Lawrence Washington, a.k.a. Miss Lawrence, usually turns heads in Atlanta, but at a restaurant in New York's trendy Meatpacking District, he almost blends in. The hairstylist turned reality star turned actor wears a midwaist blazer and a white short-sleeve shirt with matching scarf, all paired with a wide-leg blue pant. The shoes, something of a Miss Lawrence calling card, are a wedge heel sticking out ever so slightly, while a Louis Vuitton bag hangs on his arm. Few notice him walk into the lunch crowd, but Lawrence says that hasn't always been the case.
"There have been times when I've entered a room and people didn't really know what to make of me," he says, "but I don't let that stop me from being me."
Lawrence first found fame as the high-heeled hairdresser and confidante to Sheree Whitfield on The Real Housewives of Atlanta, one of Bravo's most enduring reality hits. Lawrence used that opportunity to open a salon in the trendy Buckhead neighborhood (with clients like Ciara and Serena Williams), release music, provide fashion advice on another Bravo show, Fashion Queens, and snag an appearance on the Fox soap Empire. His biggest IMDB credit came last year when he was cast on Fox's Star, a drama about an Atlanta girl group. Lawrence plays Miss Bruce, a hairstylist and best friend (sound familiar?) to Queen Latifah's character. Like Miss Bruce, Miss Lawrence identifies as gender-nonconforming.
When he was growing up in Atlanta, Lawrence says, he (the pronoun Lawrence prefers) knew early on that he didn't fit societal norms of masculinity or femininity. His discomfort became acute in his late teens when he toured Europe as part of a musical group.
"At 15, I started as an intern in a hair salon, and by 18, after being in Europe and dressed in those tuxedos and Stacy Adams shoes, I just knew that wasn't who I was, it didn't feel natural, so I deeply embedded myself in the beauty industry and the salon to really experience self-exploration," he says. "That's where Miss Lawrence was birthed."
Lawrence's presentation doesn't just make certain straight people uncomfortable -- some gay and bi folks also have a hard time with his straddling of gender norms. Lawrence sees himself following in the tradition of stars like Grace Jones, Little Richard, Prince, and Andre 3000; proud gender-nonconformers who play (or played) by their own rules.

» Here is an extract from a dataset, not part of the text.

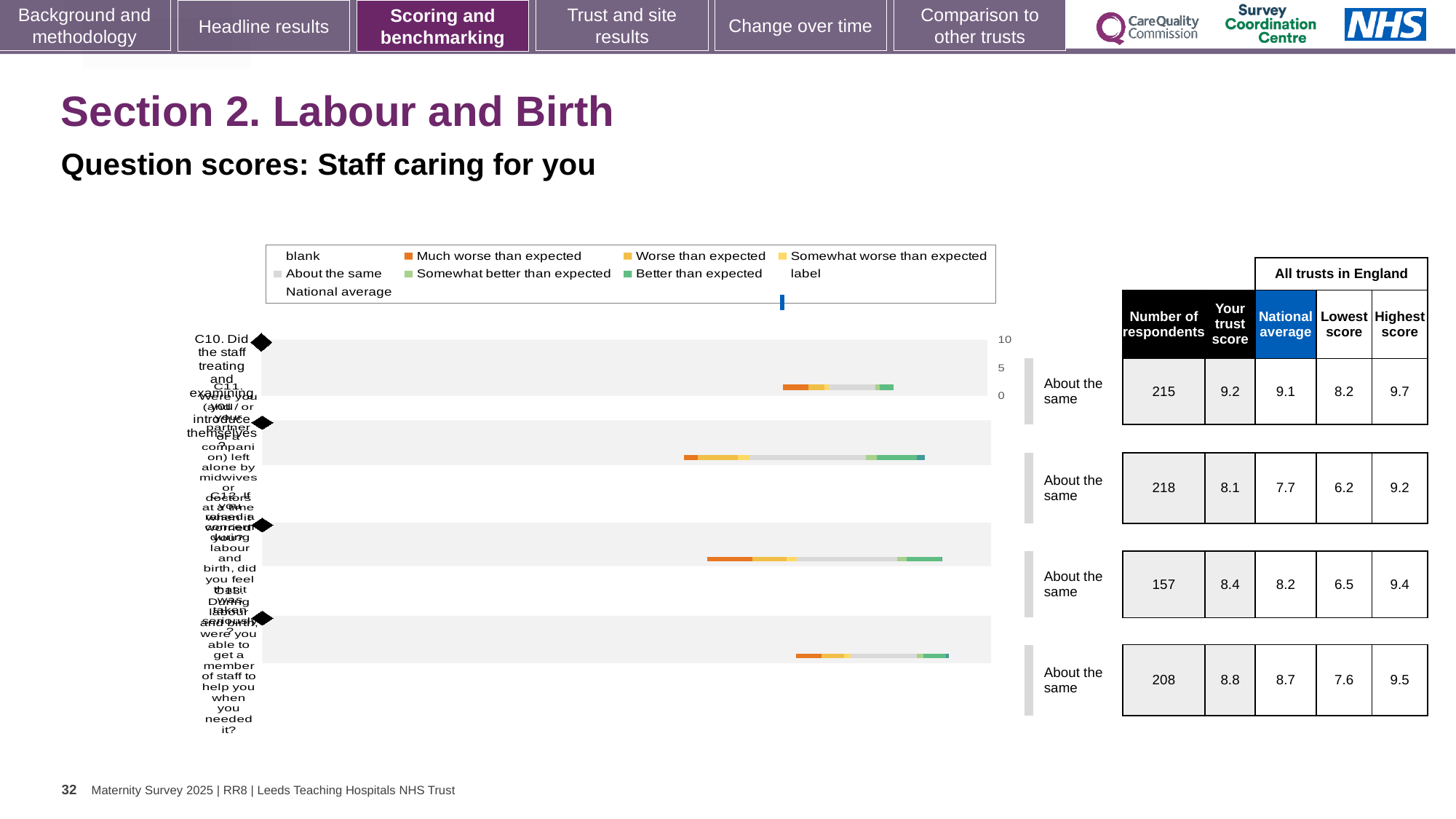
In the table, what is the highest score for the fourth row (C13)? 9.5 What kind of chart is shown on the slide? bar chart What is the difference between the trust score and the national average for the second row (C11)? 0.4 What benchmark category is shown next to each of the four bars? About the same How many question rows (bars) does the chart show? 4 What colour does the legend use for 'Much worse than expected'? orange In the table, what is the trust score for the second row (C11)? 8.1 Which row has the lowest number of respondents in the table? C12 (157) In the table, what is the national average for the third row (C12)? 8.2 In the table, what is the number of respondents for the first row (C10)? 215 Which row has the highest trust score in the table? C10 (9.2) Is the trust score for the first row (C10) larger or smaller than its national average? larger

"When people look at me they are instantly conflicted -- they are drawn to me but they can't really figure me out," he says. "[Gender-nonconformers] don't adhere to what society deems as the performance of a gender, and being gender-nonconformist does not mean that you are gay, it doesn't mean that you're straight, you just move and live on your own terms."
As he prepares to shoot Star's second season, Lawrence expresses gratitude for those who've given him opportunities and never asked him to be anything he's not.
"Real Housewives of Atlanta opened so many doors for me," he says. "I have to thank Andy Cohen -- who I call my founding TV father -- because gave me an even greater platform in offering me Fashion Queens, and that garnered the attention of Lee Daniels [creator of Empire and Star].
"Now everything feels full circle; that I am able to go back into the arts, singing and acting but this time it's on my own terms ... I've been gay a long time and that doesn't define who I am, and neither should me being gender-nonconforming."
Lawrence hopes to see his character's gender identity further explored in Star's second season.
"My prayer and hope and mission through the work I want to continue to do is that we dismantle this idea that because I don't look like you or I don't dress like your husband or that I don't look like your mother that I'm different," Lawrence says. "Let's stop thinking on the surface."